20+ years on warfarin, and in afib all the time. When I developed a liver problem, due to a genetic issue, I had an Amulet device installed, since I no longer properly metabolize the thinners. It has been over a year and I am still here. I also take low dose aspirin - just as a rabbit's foot to lessen the chances of a clot forming, Well, so far so good. Thanks for the great video.

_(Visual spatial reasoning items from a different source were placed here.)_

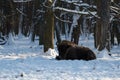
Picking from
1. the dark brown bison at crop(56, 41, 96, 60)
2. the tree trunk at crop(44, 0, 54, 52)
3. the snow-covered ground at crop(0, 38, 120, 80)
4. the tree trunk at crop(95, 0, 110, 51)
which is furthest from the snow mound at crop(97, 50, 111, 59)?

I’m glad you are still doing well! As I said, while left atrial appendage closure devices won’t reduce one’s risk of clots and strokes in AFib quite as well as a blood thinner because the left atrial appendage is where only 90% of clots form not 100%, it still markedly reduces the risk without using a blood thinner and there are many patients who have valid reasons not to be on a blood thinner (either they have documented bleeding issues or are at high risk for bleeding issues or they fall a lot and can hit and bleed into their head which would be more dangerous than a stroke). In the old days (ie. Prior to 2016 when the Watchman first got FDA approved) we had to make tough decisions and simply “pick your poison.” Oh, you have a 3% risk of stroke from your AFib but an 8% risk of having another severe GI bleed so I guess we will stop your blood thinner and hope for the best. That kind of thing. But now we have choices which is good. The only thing I have a problem with is that a number of less scrupulous EP’s are telling their referring docs and patients that a left atrial appendage closure device is equivalent protection to a blood thinner and so why not do a one time procedure (because it is a relatively straightforward and easy procedure to do) and never have to hassle with blood thinners ever again? Then they put on 6 Watchman implants a day which makes them a ton of money (because one makes more money to do a procedure than to prescribe a medication), and the patients think they are fully protected from stroke off of their blood thinner. Disturbing but unfortunately it happens a lot. Thanks for watching!